Der nächste Krankenhausaufenthalt im Juli. Kurz zuvor sei dem Vater ein Bein amputiert worden, ins Wohnzimmer kam ein zweites Pflegebett. Am 11. Juli ruft der Vater in der Wohnung um Hilfe, Passanten alarmieren die Polizei. Die findet die Mutter in einem desolaten Zustand, bringen diese erneut ins Krankenhaus. Die offenen Stellen am Körper sind deutlich gewachsen. Eine Pflege hat offenkundig nicht stattgefunden. Die Mutter wird jedoch auf eigenen Wunsch aus dem Krankenhaus entlassen. Zwischenzeitlich wird ein Pflegedienst eingeschaltet, nachdem die Tochter lange keinen gefunden hatte. Der dokumentiert täglich, was er vorfindet: Die Mutter in Windeln aus denen das Urin bereits ins Bett läuft. Die offenen Stellen eitern, überziehen den gesamten Körper der Frau. Selbst eine erfahrene Ärztin im Zeugenstand sagt: „So etwas habe ich noch nie gesehen.“ Der medizinische Sachverständige spricht von großen Schmerzen, „die die Frau gehabt haben muss, bis die Wunden eine Tiefe erreicht haben, wo keine Nerven mehr vorhanden waren.“ Immer wieder dokumentierte der Pflegedienst, dass die Wechseldruckmatratze nicht am Strom angeschlossen war. Noch schmerzhafter allerdings ist laut Aussage das gewesen, woran die Frau schließlich gestorben ist.
Nur noch 29 Kilogramm
Die damals 73-jährige muss wochenlang keinen Stuhlgang gehabt haben, so dass sich ein Darmverschluss gebildet hat. Durch den Darm sind Bakterien in den Körper gelangt, dies führte zu einer Bauchfellentzündung und schließlich zu multiplem Organversagen. „Das sind erhebliche Schmerzen und freundlich gesagt ist dies ein sehr unangenehmer Tod.“ Der Pflegedienst hatte Ende Oktober 2019 den Hausarzt alarmiert, der wies die Frau, die da noch 29 Kilogramm wog, erneut ins Schwelmer Helios-Klinikum ein. Dort verstarb sie wenige Tage später.

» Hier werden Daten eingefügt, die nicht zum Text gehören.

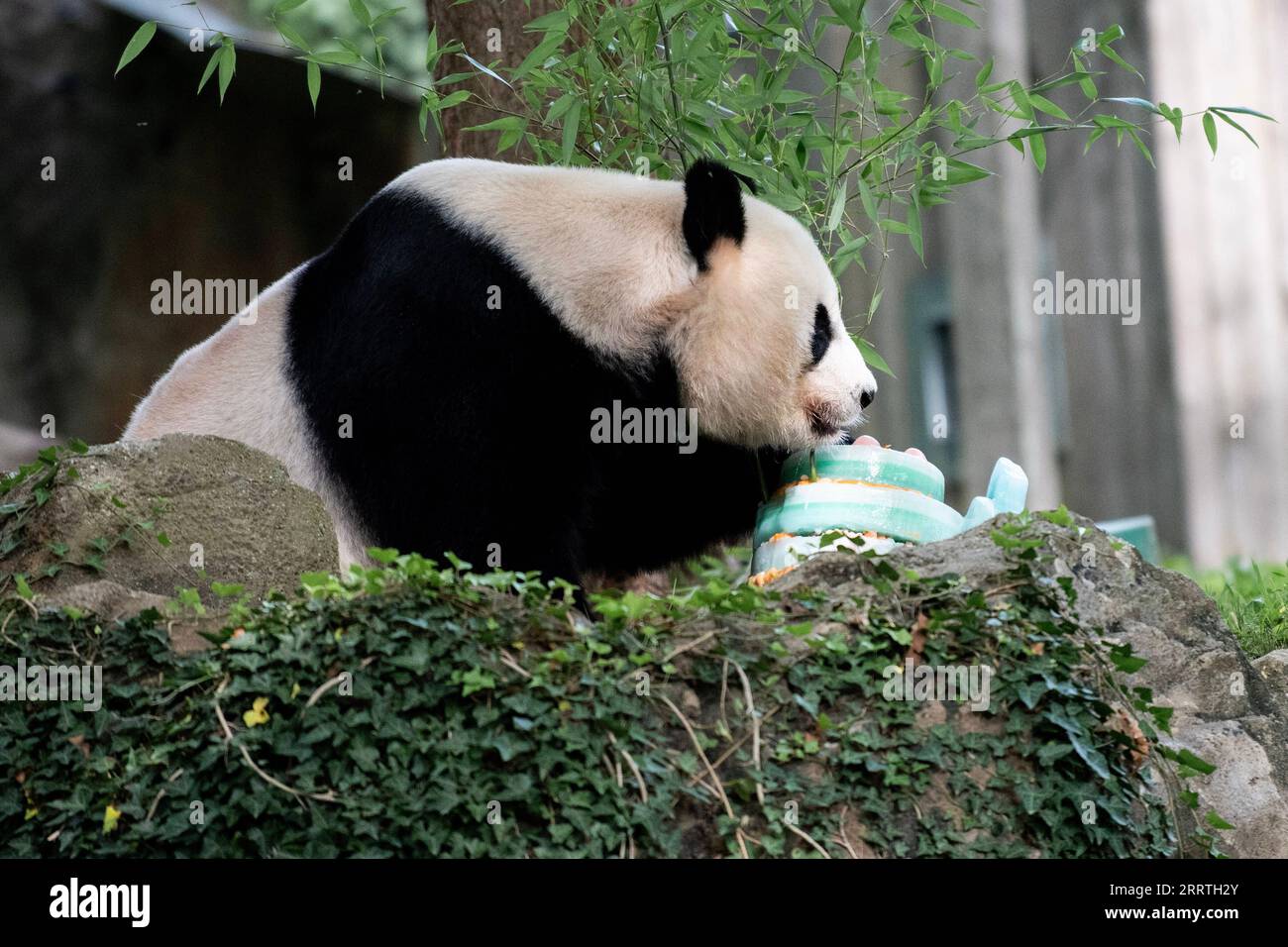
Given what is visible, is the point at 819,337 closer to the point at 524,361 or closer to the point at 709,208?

Während Verteidiger Syhan Okcu betonte: „Meine Mandantin hat ihre Mutter nach bestem Wissen und Gewissen gepflegt“, und die Mediziner sowie die Mitarbeiter des Pflegedienstes in der Pflicht sah, der Frau zu helfen, folgte das Schöffengericht der Argumentation des Staatsanwalts. Der hatte klar gemacht: „Die Frau ist kein medizinischer Notfall, sondern ein Pflegefall gewesen. Für die Pflege war die Tochter verantwortlich. Die hat ihrer Mutter völlig empathielos über Monate ein qualvolles Leid angetan.“ Das Gericht sah am Ende eine fahrlässige Tötung in Tateinheit mit Körperverletzung. Ob in dieser Sache jedoch mit diesem Urteil schon das letzte Wort gesprochen ist, wird sich in einer Woche entscheiden. So lange läuft die Frist, um Berufung oder Revision einzulegen.